Nunca vuelvas a comprar tarta sin gluten: prepara esta de melocotón y queso en 10 minutos

Con un doble batido en Thermomix y la combinación justa de harinas sin gluten, este bizcocho de melocotón y crema de queso sale esponjoso y jugoso sin esfuerzo. Listo en menos de 40 minutos, se convierte en el postre perfecto para cualquier día.

Sé lo que es morder un bizcocho sin gluten y sentir que estás masticando una esponja seca. O seguir una receta al pie de la letra y acabar con una masa densa que no sube. La repostería para celíacos suele jugar malas pasadas… hasta que encuentras una fórmula que entiende las harinas especiales y las convierte en aliadas.

Esta tarta de melocotón y queso —creada por Alicia Tomero y adaptada para que cualquiera con Thermomix la tenga lista en menos de diez minutos— no solo es esponjosa y húmeda: además no pide ningún ingrediente exótico. El queso crema sin lactosa y los trocitos de melocotón aportan una jugosidad que pocas masas sin gluten consiguen por sí solas.

El secreto del éxito

  • La combinación de harinas: Usa un mix comercial de harinas sin gluten para bizcochos (normalmente arroz y maíz).
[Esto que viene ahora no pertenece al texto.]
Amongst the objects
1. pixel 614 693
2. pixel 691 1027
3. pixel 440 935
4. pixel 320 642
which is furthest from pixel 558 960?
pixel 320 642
No improvises con mezclas caseras a menos que domines la proporción exacta; la textura depende de ello.
  • El doble batido en Thermomix: Los dos ciclos de 6 minutos —uno con temperatura y otro sin ella— crean una emulsión aireada que atrapa el gas de la levadura. Es lo que consigue una miga ligera en lugar de apelmazada.
  • Crema de queso en frío: Al verter la mezcla de queso, huevo y edulcorante sobre la masa sin integrarla antes de hornear, se forma una capa cremosa que penetra ligeramente en el bizcocho. El resultado es un centro jugoso y un exterior dorado.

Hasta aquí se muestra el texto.